How to Price Your Menu

Pricing is the most important consideration for ensuring that your business is successful. it is the most important factor for your finances and marketing strategy.

Competitor research

Looking at how much your competitors charge is one of the most powerful ways of understanding how your restaurant might be seen in the eyes of your customers. Get an idea of the pricing of local competitors, similar restaurants and maybe even ask your suppliers who they supply so you can see what type of mark up other similar businesses are putting on food.

You will want to sit your pricing somewhere around these points to be competitive. If you are a more luxurious option, then you may be able to afford to be a bit more expensive than local competitors, or maybe you are looking to offer value for money and place yourself slightly cheaper than local competitors.

Food costs

Your food costs are an obvious factor in how you price your meals. Figuring out how much a meal costs you may be a tedious task but it is very necessary.

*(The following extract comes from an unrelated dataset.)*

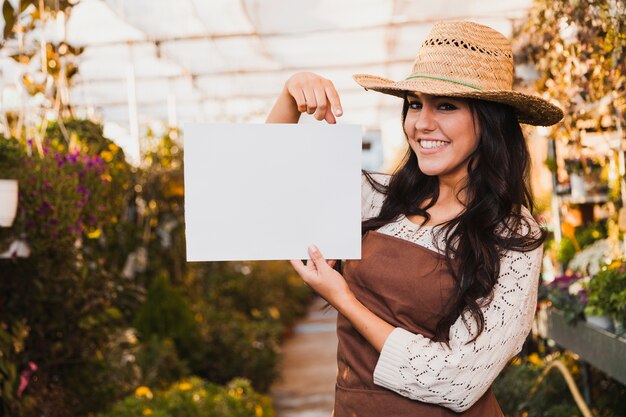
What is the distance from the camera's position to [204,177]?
5.07 ft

Consider all of the food waste and see if you can use it elsewhere to mitigate the price of the meal. If you can bring the cost down in any way then it will be worth it in the long run. Why not try bartering with your supplier?

Most restaurants look to make a 65-70% gross profit on meals. So if you add this mark up to your meal cost, the sale price should come somewhere around where you envisaged yourself in comparison to your competitors. If it comes out more expensive then you may want to simplify your meal, speak to your supplier or even try something else.

Maybe it is simply a more expensive dish that you think your guests would pay the premium for. Why not try it on your specials board to see if it works before incorporating it in to your menu full time?

If it comes out cheaper than you envisaged then you have the ability to add something else to your meal, increase your margin, or simply offer the meal as a cheaper option on your menu.

Indirect Costs

Indirect costs are the costs of everything else (also known as your overheads). To fully understand what type of margin your restaurant needs to be working to this should be fully comprehended. Consider rent or mortgage payments, business rates, staff wages, utility bills, cleaning costs, maintenance, and any other costs that your personal business may have. To run a sustainable business your revenue needs to be able to pay for all of the costs with some profit on top.

If your costs seem to be stacking up, then it might be wise to see where you can save on some bills. Getting rid of anything that isn't necessary or keeping your eye out for a cheaper supplier of necessities is a great idea for any business to reduce costs and, consequentially, boost profits.

If this isn't possible, then consider increasing your margin. But, be mindful of your valued customers when deciding to take this option.